So recall is the ratio of the correct prediction (TP), e.g. “verb”, and all the occurrences of “verb” in the references, including the False Negatives that were not predicted by the tagger (TP+FN). Put differently, Recall emphasises that false negatives should be low (“verb” tokens that were incorrectly labelled as something else).

Example: in our reference layer, we see that the label “verb” occurs 100 times (TP+FN). However, the tagger only tagged 64 as “verb” (TP) and did not spot the other 36 (FN). Recall is therefore 64%.

To aggregate Recall on the corpus level to achieve one total Recall score for the whole corpus, the Recall of all possible labels can be averaged. Typically two approaches are distinguished, macro-averaging and micro-averaging, described in the section on “Macro-averaging versus micro-averaging”.

Difference precision and recall

Let’s consider two example scenarios that exemplify the difference between precision and recall. In all cases our dataset consists of 100 tokens and our label of interest is “verb”.

High precision, low recall

  • TP (correctly labelled as verb): 10
  • FP (incorrectly labelled as verb): 1
  • FN (incorrectly labelled as not a verb): 15
  • TN (correctly labelled as not a verb): 74

We can notice the difference between the number of FP and FN: the tagger only once made a mistake in predicting “verb” where it should not, but it made 15 mistakes tagging a token as a non-verb where it should have been a verb. We calculate precision and recall as illustrated in the previous sections:

  • P = TP / (TP+FP) = 10 / (10+1) = 90.9%
  • R = TP / (TP+FN) = 10 / (10+15) = 40%

Despite a high precision, the tagger’s recall for the tag “verb” is low. When it predicted the label “verb” it was most often correct (high precision) but out of all cases where “verb” was the correct reference, it missed a lot of verbs (low recall).
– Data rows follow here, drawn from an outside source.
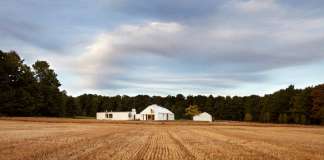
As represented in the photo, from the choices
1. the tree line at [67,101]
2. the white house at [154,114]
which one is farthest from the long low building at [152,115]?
the tree line at [67,101]

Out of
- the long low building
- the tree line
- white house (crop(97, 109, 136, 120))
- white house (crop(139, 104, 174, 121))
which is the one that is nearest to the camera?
the tree line

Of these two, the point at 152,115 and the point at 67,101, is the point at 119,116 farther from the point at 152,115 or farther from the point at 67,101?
the point at 67,101

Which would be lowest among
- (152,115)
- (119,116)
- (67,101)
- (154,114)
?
(119,116)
This occurs when a tagger is not making a lot of “verb” predictions (so it misses quite a bit of the verbs) but the “verb” prediction that it does make are often correct.

Low precision, high recall

  • TP (correctly labelled as verb): 20
  • FP (incorrectly labelled as verb): 30
  • FN (incorrectly labelled as not a verb): 5
  • TN (correctly labelled as not a verb): 45

In contrast to the previous example, we now see that the model predicted the label “verb” when it should not be a verb 30 times (FP) and predicted a verb when it should have been a verb (FN) only 5 times. This will lead to a difference in precision and recall:

  • P = TP / (TP+FP) = 20 / (20+30) = 40%
  • R = TP / (TP+FN) = 20 / (20+5) = 80%

In contrast to the previous example, the tagger now identifies most verbs (high recall) but it “overshoots”; it incorrectly labelled many tokens as “verb” that should have been something else (low precision). This happens when the tagger assigns a lot of “verb” tags and by doing so indeed finds the verbs in the text but also misclassifies many other words as verb.

F1

While the archer and the spy mentioned above both have their skills and uses, a master strategist is able to master both of their strengths. Similarly, the F1 score is a combination of Precision and Recall to provide a balanced view of a tagger’s performance, accounting for how accurate its predictions are as well as for how many of the references it actually got right.

Mathematically, the F1 score is calculated as the harmonic mean of Precision and Recall, formulated as:

F1 = 2 * (P * R) / (P + R)

Or, using true/false and positive/negative terminology:

F1 = 2TP / (2TP + FP + FN)

Combining Precision and Recall in this way strikes a balance between predicting accurately (Precision) and predicting thoroughly (Recall). A tagger must score well on both facets to achieve a high F1 score. To illustrate this, we can calculate the F1 score for the two scenarios above (high precision and low recall vs. low precision and high recall).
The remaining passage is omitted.